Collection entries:

——————————

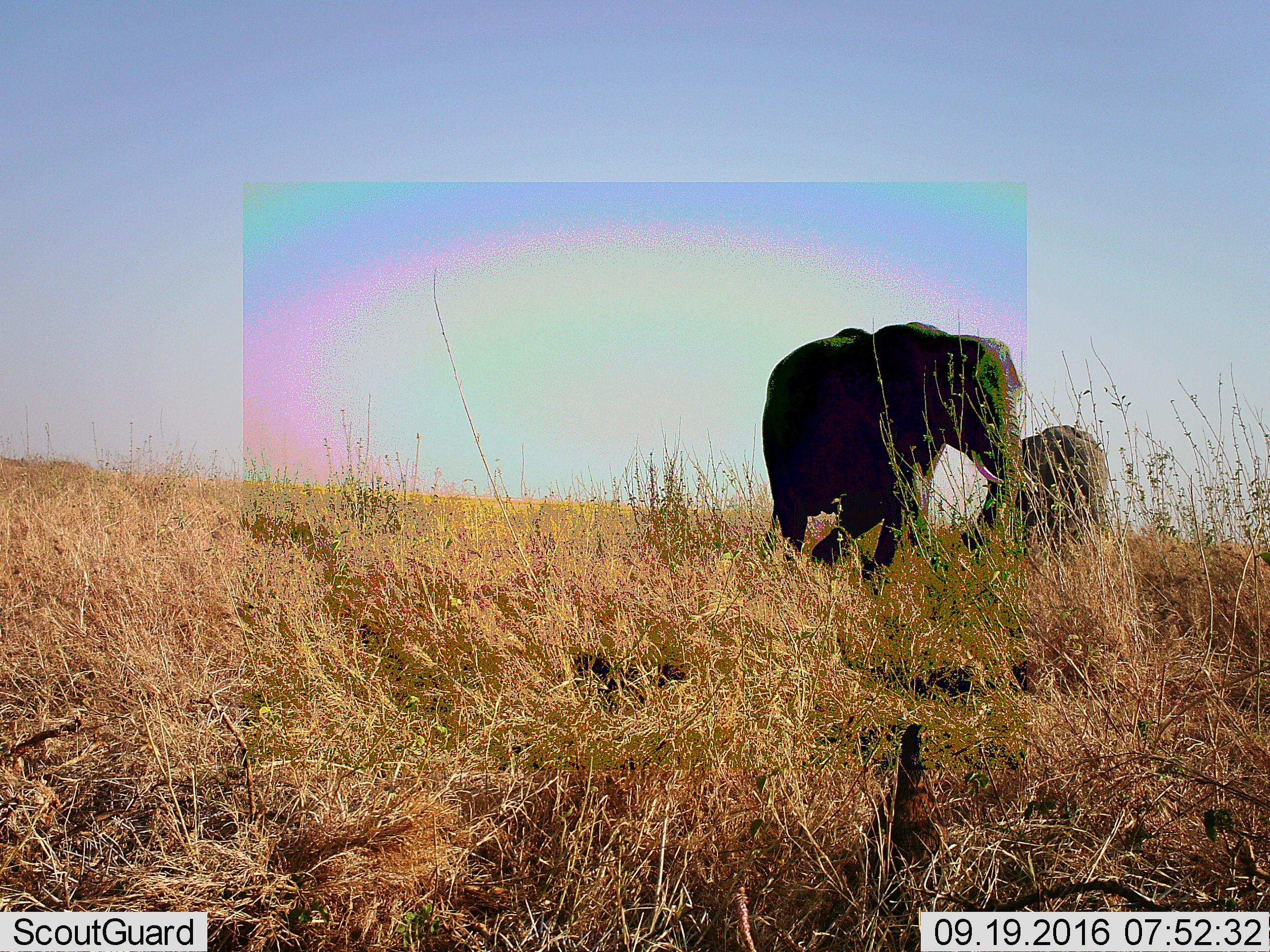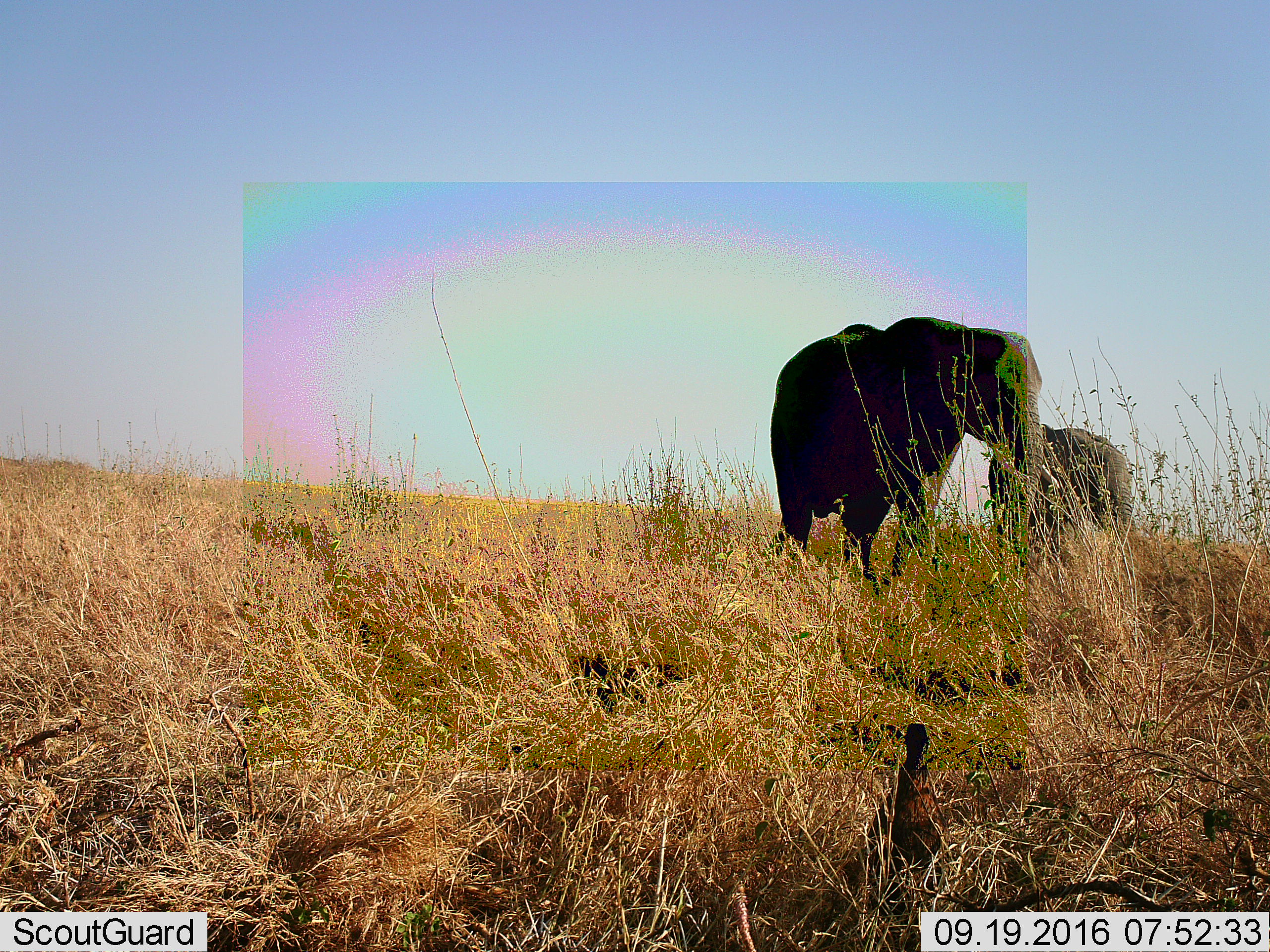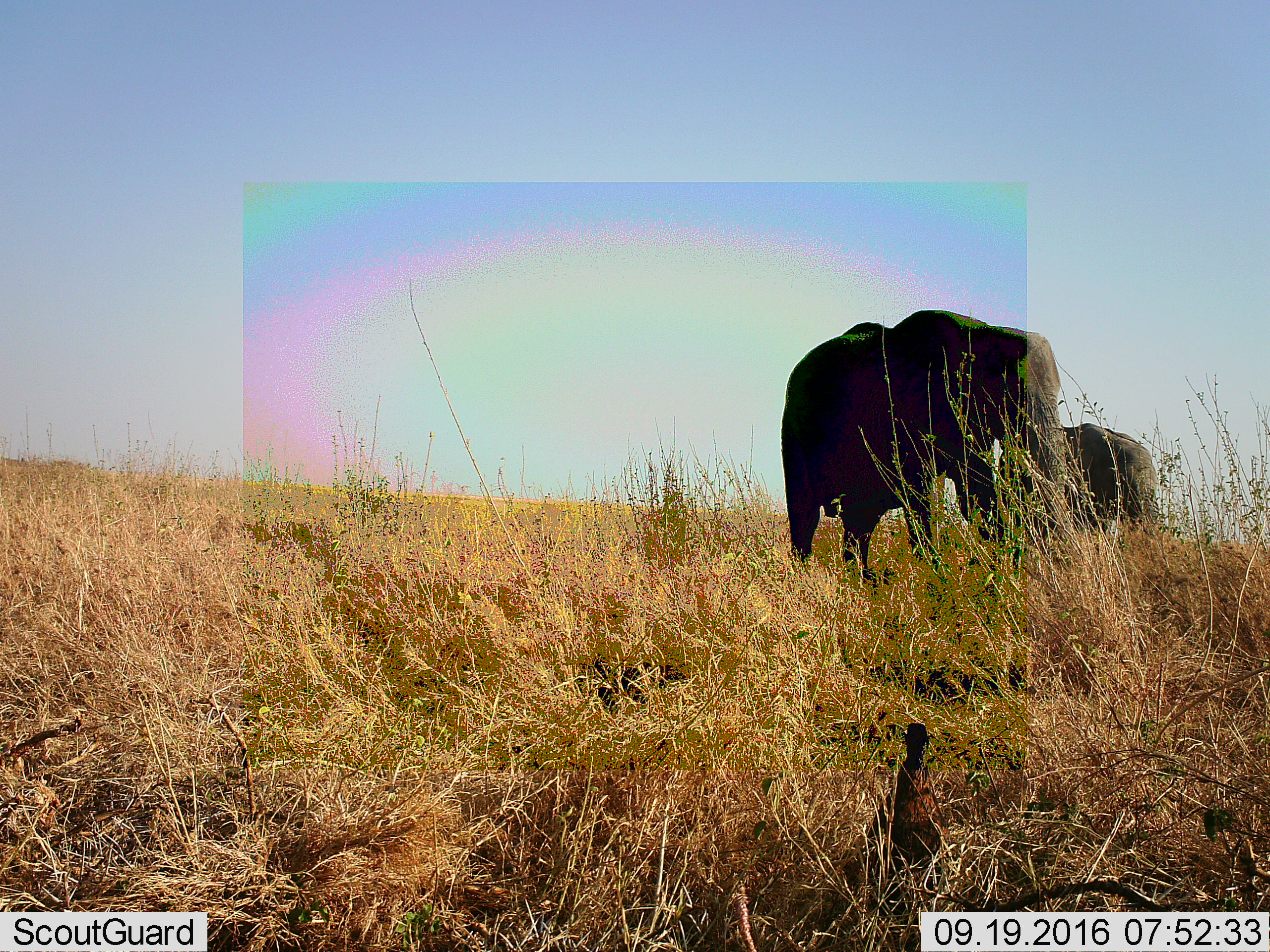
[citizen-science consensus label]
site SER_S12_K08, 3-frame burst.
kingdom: Animalia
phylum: Chordata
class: Mammalia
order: Proboscidea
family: Elephantidae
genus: Loxodonta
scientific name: Loxodonta africana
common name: african bush elephant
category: elephant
Elephant (african bush elephant) (Loxodonta africana), count 2. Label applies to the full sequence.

——————————

→ Task directions: The records above are to be transcribed word for word. Skip the images.

→ Answer area:
[citizen-science consensus label]
site SER_S12_K08, 3-frame burst.
kingdom: Animalia
phylum: Chordata
class: Mammalia
order: Proboscidea
family: Elephantidae
genus: Loxodonta
scientific name: Loxodonta africana
common name: african bush elephant
category: elephant
Elephant (african bush elephant) (Loxodonta africana), count 2. Label applies to the full sequence.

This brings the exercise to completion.